Can the Oakland Athletics bullpen save the Washington Nationals season?

I would prioritize Madson over Doolittle.

The Nationals need for relief pitching has been one of the worst kept secrets in baseball.

The Nationals had been looking to bolster their bull pen, which ranks dead last in the National League with an opponents batting average of.278. Opposing batters are also hitting.280 with an.825 OPS against Nats relievers, both the worst marks in Major League Baseball.

Washington has already blown 14 saves this season. Those numbers, combined with Washington’s recent postseason history of dramatic bullpen meltdowns, have made adding relievers a priority in the nation’s capital.

Thus far, it has been their offense that overshadowed the Nationals serious bullpen issues.

In three career starts against the Nationals, Feldman is 1-0 with a 2.50 ERA, 16 strikeouts and eight walks in 18 innings. He walked four batters and allowed hits to another three, including a pair of two-run singles to Ryon Healy and Jaycob Brugman, before manager Terry Francona removed him from the game. Doolittle’s ERA is higher than Madson’s at 3.38, but his FIP is 2.35 and he has an outstanding 31:2 K:BB in 21.1 innings.

“Really what’s been missing the last 20 years is keeping these players”, Beane told a mediatronic throng before Sunday’s 7-3 win over Cleveland.

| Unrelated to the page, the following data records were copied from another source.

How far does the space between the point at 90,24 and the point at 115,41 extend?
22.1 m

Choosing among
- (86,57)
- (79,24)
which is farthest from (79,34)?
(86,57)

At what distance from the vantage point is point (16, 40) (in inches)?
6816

The Athletics would stand to get a good return for them if they are dealt.

Cleveland starter Trevor Bauer entered the game allowing a.342 on-base percentage (sixth-highest in the AL) and 1.47 WHIP (ninth-highest in the AL), both metrics took a hit in the first.

From a depth perspective, Madson and Doolittle will bring manager Dusty Baker flexibility in the later innings.

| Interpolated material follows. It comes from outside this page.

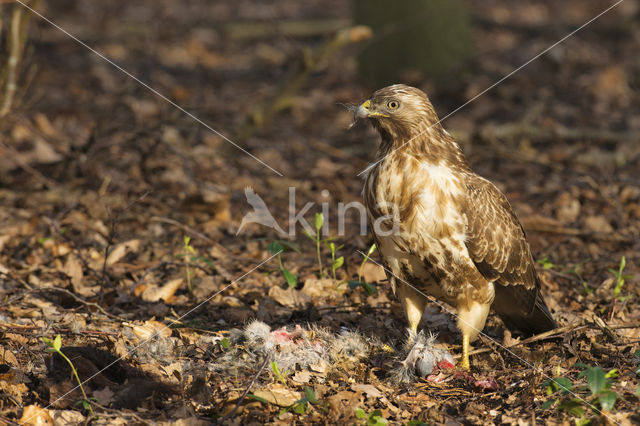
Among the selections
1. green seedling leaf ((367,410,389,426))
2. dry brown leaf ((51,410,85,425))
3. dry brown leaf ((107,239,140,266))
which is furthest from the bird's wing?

Both pitchers are under contract through the 2018 season. Doolittle, a lefty, is the likely closer candidate while the righty Madson sets up. He’s the best pitcher in the Nationals bullpen now, but he’s also left-handed and that could mean slotting into an eighth inning role he has for much of his career. He most recently pitched in the 2015 playoffs for the Kansas City Royals. The big lefty embraced the advantage, leading the Athletics to Sunday’s 7-3 throttling of Cleveland.

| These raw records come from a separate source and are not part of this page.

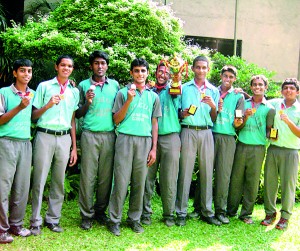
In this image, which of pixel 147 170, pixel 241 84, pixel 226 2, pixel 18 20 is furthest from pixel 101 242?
pixel 226 2

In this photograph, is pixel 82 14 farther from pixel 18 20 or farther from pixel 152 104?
pixel 18 20

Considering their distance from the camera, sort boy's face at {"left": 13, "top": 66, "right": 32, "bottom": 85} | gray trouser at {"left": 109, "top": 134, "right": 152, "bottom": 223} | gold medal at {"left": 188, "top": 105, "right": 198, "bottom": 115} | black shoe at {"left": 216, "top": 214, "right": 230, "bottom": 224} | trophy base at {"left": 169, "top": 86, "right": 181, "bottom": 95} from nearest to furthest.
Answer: boy's face at {"left": 13, "top": 66, "right": 32, "bottom": 85}
gray trouser at {"left": 109, "top": 134, "right": 152, "bottom": 223}
gold medal at {"left": 188, "top": 105, "right": 198, "bottom": 115}
trophy base at {"left": 169, "top": 86, "right": 181, "bottom": 95}
black shoe at {"left": 216, "top": 214, "right": 230, "bottom": 224}

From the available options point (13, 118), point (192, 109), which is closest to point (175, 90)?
point (192, 109)

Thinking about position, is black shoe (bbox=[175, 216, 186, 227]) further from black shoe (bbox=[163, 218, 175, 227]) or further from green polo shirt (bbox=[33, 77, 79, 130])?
green polo shirt (bbox=[33, 77, 79, 130])

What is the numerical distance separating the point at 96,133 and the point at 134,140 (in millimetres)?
474

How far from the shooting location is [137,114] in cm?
501

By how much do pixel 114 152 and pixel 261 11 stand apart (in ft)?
28.4

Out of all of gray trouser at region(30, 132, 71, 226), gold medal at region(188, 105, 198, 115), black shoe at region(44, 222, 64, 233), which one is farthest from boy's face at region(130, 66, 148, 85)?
black shoe at region(44, 222, 64, 233)

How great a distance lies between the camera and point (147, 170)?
17.1ft

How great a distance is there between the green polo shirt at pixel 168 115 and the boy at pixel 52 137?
1095 mm

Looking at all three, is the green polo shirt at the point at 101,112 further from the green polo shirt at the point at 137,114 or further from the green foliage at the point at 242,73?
the green foliage at the point at 242,73

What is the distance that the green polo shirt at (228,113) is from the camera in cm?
556

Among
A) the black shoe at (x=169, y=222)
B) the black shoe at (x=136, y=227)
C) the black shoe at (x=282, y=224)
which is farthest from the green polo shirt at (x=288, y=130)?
the black shoe at (x=136, y=227)

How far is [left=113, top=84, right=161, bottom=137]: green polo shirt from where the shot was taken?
498 cm
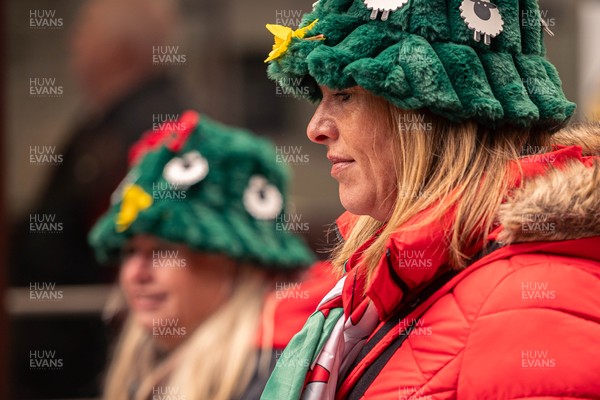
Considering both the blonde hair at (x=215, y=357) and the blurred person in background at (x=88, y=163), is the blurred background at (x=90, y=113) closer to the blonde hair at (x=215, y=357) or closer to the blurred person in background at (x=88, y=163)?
the blurred person in background at (x=88, y=163)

Left-hander Doolittle also has closing experience, having saved 22 games (with 89 strikeouts in 62.2 innings) in 2014. When healthy, Doolittle – who missed six weeks earlier this season with shoulder problems – has been just as good, if not better.

Doolittle and Madson were both signed through next season and the Nationals have agreed to take on all 11+ million that those two players would have cost.

After whiffing on the big three of Aroldis Chapman, Kenley Jansen and Mark Melancon in free agency last winter, the Nats initially anointed the unproven Treinen, who quickly proved that, good as he was in setup duty previous year, he wasn’t ready for prime time. Washington could probably stand to add more bullpen depth for the middle innings, but Madson and Doolittle will go a long way toward shoring up the biggest weakness on a team that now looks poised to battle the Los Angeles Dodgers for the NL pennant this October.